A Nottinghamshire Police officer has received a national award in the House of Lords for creating a scheme which helps women and men in unsafe situations in pubs and bars.
The campaign encourages pubs, bars and other venues to place a poster in toilets promoting a "safe word" to use if they feel they are in danger or in an uncomfortable situation.
Any distressed person can then approach the bar and discreetly seek help by asking staff for "Angela" - a fictitious member of staff.
Insp Crawford has now been presented with a National Pubwatch Malcolm Eidmans award, named after the late chief superintendent who established Pubwatch.
The award recognises the outstanding contribution made by a police officer or member of police staff in supporting Pubwatch, a national scheme which aims to create a safer drinking environment in licensed premises.
Insp Crawford said: "I was overwhelmed to have been nominated and then to win the award.
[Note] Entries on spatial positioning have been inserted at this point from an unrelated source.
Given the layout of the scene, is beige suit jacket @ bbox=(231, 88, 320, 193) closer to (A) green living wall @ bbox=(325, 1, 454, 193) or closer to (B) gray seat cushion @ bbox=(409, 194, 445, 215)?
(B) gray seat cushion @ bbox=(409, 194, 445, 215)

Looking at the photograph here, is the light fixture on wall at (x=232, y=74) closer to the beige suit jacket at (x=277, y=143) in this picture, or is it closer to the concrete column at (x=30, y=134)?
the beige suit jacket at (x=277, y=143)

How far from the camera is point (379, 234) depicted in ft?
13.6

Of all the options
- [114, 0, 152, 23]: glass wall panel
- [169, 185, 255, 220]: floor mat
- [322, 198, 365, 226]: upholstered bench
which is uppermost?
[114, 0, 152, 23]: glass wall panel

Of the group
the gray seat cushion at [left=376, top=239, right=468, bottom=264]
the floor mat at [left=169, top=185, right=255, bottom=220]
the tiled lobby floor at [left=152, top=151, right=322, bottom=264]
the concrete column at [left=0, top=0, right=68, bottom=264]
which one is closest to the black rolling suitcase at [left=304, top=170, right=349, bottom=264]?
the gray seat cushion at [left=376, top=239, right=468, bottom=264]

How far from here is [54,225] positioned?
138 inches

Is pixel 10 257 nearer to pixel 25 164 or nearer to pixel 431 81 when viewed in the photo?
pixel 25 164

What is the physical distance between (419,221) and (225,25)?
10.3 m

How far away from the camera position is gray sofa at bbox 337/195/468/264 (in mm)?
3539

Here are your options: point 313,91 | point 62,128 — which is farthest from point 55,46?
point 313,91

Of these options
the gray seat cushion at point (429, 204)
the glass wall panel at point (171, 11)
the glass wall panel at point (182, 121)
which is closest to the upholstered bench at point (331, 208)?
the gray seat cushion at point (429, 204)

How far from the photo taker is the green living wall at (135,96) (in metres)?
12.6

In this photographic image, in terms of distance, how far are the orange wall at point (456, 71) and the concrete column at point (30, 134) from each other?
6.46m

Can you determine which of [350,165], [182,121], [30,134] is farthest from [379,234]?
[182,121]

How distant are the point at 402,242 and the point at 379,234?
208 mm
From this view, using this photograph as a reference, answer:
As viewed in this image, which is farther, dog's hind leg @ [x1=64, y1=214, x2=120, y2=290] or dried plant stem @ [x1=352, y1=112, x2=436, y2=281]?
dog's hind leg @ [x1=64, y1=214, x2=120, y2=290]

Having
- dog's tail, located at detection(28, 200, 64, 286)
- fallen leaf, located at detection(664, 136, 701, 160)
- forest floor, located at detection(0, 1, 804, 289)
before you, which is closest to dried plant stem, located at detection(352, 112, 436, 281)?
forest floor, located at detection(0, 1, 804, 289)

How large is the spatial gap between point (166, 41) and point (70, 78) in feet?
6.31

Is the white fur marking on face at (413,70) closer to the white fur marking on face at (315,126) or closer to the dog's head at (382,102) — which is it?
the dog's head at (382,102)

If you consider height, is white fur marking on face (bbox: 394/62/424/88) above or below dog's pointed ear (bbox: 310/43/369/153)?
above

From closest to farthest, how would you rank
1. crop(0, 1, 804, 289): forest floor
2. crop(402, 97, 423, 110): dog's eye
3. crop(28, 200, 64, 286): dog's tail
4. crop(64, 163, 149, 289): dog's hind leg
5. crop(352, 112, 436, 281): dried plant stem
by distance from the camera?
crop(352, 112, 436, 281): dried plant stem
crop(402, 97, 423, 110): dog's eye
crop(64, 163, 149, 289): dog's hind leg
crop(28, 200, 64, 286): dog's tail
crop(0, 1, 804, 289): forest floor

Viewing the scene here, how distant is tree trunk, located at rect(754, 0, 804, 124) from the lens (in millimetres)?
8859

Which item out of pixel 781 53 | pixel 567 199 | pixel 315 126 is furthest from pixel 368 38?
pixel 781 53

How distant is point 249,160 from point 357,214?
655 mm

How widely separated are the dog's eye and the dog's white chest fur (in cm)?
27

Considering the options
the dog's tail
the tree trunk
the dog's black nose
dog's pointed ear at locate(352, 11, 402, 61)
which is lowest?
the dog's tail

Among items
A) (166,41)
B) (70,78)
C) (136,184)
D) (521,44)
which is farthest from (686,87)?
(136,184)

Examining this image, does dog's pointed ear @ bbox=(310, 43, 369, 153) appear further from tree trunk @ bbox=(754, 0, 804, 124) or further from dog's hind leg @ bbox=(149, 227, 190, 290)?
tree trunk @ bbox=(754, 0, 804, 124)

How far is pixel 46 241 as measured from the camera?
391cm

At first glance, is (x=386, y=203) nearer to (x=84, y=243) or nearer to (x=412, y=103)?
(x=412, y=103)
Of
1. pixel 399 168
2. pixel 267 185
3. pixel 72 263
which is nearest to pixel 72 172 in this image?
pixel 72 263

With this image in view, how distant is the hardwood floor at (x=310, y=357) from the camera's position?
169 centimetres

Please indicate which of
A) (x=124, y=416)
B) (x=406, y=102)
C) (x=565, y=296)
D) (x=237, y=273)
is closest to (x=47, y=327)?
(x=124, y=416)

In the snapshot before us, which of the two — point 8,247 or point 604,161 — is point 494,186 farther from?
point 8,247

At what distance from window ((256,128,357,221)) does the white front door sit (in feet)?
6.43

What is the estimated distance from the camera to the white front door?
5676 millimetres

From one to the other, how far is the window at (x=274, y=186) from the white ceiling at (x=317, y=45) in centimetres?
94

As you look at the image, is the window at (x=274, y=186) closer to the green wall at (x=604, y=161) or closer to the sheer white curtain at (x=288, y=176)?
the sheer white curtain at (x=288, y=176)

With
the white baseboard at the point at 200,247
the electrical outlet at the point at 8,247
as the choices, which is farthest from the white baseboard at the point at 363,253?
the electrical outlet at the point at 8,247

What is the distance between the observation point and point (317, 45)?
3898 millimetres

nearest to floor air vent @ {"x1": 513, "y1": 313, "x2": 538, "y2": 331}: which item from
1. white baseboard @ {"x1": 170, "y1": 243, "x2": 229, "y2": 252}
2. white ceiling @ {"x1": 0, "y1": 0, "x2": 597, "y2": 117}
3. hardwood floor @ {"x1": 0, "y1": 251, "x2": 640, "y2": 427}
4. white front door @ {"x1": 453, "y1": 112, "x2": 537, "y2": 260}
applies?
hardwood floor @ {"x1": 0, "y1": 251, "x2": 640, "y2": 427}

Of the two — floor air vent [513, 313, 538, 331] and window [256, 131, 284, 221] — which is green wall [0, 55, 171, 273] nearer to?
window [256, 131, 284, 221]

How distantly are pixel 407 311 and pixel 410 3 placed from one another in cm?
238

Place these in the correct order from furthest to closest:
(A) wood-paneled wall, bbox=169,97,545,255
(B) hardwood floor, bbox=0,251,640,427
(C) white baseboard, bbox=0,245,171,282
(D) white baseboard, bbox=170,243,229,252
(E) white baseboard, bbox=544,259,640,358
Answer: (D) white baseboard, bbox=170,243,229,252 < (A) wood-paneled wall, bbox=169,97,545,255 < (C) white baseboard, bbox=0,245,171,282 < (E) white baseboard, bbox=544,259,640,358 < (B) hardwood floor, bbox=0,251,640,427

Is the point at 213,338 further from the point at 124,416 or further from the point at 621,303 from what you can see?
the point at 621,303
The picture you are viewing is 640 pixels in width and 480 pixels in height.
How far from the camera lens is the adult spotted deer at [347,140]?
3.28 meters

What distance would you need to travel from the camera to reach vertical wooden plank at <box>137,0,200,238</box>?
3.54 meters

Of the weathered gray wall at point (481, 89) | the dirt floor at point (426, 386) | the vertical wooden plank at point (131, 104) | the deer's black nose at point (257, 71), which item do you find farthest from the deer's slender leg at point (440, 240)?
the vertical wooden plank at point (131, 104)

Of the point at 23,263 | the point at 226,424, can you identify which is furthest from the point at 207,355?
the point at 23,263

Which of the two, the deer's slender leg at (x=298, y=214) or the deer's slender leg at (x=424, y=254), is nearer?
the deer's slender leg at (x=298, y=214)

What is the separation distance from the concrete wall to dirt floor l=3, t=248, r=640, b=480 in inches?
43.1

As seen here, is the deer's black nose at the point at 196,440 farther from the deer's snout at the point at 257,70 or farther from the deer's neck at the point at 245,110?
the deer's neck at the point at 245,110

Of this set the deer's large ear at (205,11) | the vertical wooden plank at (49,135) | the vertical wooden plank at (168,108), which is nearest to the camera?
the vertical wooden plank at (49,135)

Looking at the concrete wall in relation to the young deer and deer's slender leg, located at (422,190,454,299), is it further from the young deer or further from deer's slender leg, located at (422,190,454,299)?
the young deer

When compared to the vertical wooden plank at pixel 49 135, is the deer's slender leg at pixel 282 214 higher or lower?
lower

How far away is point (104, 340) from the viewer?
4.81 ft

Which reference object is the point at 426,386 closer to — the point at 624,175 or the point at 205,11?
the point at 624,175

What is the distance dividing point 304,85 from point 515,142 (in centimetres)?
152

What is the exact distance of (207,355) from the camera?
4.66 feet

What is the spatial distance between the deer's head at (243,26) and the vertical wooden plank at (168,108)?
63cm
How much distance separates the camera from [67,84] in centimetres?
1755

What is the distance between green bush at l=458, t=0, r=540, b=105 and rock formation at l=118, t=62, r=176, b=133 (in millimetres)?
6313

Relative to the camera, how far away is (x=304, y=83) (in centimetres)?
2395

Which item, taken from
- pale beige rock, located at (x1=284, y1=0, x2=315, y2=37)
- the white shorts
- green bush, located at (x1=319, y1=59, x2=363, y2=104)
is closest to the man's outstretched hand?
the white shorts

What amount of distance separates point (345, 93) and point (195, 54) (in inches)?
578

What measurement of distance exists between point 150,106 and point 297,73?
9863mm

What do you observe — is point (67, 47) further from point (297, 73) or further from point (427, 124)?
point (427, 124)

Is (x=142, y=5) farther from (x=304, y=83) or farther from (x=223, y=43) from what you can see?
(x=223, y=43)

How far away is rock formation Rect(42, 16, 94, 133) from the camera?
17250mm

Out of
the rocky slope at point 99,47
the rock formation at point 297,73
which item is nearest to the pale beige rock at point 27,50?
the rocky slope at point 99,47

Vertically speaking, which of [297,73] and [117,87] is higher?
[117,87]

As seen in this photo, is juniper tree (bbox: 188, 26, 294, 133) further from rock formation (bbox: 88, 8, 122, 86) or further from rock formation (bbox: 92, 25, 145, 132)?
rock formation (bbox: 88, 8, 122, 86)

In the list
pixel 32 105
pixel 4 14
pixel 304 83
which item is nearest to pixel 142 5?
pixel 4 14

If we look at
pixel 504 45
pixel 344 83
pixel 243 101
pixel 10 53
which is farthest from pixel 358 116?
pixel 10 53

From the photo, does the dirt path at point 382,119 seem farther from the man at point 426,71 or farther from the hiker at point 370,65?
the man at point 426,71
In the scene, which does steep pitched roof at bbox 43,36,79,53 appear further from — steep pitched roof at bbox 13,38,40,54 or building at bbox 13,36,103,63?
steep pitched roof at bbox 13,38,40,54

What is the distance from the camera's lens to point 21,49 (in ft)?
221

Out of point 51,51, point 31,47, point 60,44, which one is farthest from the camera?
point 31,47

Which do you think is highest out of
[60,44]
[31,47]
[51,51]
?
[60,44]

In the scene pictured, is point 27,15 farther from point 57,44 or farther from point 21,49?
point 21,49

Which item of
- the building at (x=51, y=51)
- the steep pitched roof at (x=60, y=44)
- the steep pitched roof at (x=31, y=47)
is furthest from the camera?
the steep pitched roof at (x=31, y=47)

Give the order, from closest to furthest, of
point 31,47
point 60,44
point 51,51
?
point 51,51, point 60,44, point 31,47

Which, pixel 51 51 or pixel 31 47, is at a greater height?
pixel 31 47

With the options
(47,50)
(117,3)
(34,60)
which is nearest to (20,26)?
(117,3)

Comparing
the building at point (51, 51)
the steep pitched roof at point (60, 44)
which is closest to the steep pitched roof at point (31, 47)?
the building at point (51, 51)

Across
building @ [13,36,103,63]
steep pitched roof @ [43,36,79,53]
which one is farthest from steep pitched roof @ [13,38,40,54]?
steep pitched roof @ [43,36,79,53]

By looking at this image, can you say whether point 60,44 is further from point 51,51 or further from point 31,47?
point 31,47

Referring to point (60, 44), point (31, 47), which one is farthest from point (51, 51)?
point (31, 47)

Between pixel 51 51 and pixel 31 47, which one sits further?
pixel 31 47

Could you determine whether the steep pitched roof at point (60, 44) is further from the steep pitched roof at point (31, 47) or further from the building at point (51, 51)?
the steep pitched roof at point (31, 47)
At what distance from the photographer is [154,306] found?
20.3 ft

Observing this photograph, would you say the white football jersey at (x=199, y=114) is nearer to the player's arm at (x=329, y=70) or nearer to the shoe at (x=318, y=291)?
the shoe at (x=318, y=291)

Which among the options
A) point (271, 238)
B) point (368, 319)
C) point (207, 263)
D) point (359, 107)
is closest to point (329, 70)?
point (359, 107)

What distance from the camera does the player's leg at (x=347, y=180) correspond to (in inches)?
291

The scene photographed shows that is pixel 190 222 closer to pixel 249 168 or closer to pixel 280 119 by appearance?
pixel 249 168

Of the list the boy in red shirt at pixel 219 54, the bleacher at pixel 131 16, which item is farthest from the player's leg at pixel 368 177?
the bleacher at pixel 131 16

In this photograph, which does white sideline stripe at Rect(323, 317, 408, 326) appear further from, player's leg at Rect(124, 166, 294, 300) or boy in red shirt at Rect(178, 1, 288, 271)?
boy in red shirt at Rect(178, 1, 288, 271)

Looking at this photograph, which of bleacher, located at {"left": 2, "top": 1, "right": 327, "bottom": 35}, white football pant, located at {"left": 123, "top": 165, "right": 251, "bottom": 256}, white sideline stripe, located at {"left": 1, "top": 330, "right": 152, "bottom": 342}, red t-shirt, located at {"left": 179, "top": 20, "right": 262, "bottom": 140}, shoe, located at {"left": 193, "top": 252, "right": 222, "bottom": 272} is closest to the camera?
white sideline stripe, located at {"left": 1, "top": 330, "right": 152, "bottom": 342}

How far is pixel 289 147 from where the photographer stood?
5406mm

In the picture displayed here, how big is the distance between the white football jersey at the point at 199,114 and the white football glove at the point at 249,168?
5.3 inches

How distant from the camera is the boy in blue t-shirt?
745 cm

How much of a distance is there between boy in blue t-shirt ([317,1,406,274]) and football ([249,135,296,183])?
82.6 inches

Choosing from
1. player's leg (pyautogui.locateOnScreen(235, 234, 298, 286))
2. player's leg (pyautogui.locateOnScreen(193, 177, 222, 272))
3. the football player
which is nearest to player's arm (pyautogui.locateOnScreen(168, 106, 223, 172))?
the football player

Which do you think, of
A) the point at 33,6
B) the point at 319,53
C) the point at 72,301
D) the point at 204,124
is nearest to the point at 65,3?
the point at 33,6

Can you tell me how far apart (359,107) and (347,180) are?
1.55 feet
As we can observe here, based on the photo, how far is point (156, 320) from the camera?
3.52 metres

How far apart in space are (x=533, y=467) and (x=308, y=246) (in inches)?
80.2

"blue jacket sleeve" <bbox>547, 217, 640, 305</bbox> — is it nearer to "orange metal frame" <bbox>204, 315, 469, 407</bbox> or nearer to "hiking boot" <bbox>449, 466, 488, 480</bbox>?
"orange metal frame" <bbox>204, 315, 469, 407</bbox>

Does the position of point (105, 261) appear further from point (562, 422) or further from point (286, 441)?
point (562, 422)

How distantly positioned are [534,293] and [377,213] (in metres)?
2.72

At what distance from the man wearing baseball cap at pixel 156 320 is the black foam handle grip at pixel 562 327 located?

"I am extremely proud of Ask for Angela, my passion to tackle sexual violence was the driving force from my previous role and its success globally shows it was something the public felt needed tackling.
"To be presented the award in the House of Lords with my dad by my side meant a lot."
The awards ceremony was hosted by Lord Kennedy of Southwark and sponsored by pub chain JD Wetherspoon.
Insp Crawford was a civilian employed as the sexual violence (prevention) strategic lead for Lincolnshire County Council when she created the 'Ask for Angela' campaign.
The initiative has received international attention and been taken up in many countries, including the United States, Australia, Argentina, and Germany.
The Ask for Angela poster has been downloaded over 15,000 times from the National Pubwatch website and many thousands more have been distributed in hard copy.
In 2017, Insp Crawford was winner of the Suzy Lamplugh Safety Campaign of the Year Award.
She also received a plaque for her commitment to public safety in 2018 from New South Wales Police in Australia, where Ask for Angela was launched in more than 1,000 bars in Sydney, while visiting as a keynote speaker at an event there.
Ask for Angela was rolled out across Bassetlaw this month and will be re-launched across the rest of Nottinghamshire soon after.
Bar staff and managers are being given training on implementing the scheme, which will be provided by Nottinghamshire Women's Aid and Communities Inc through their Stand By Her program.
By using the safe word it will indicate the person needs help with their situation and a trained member of staff will then take them to a safe location and look to support and assist them.
This could mean reuniting them with a friend, seeing them to a taxi, or by calling venue security and/or the police.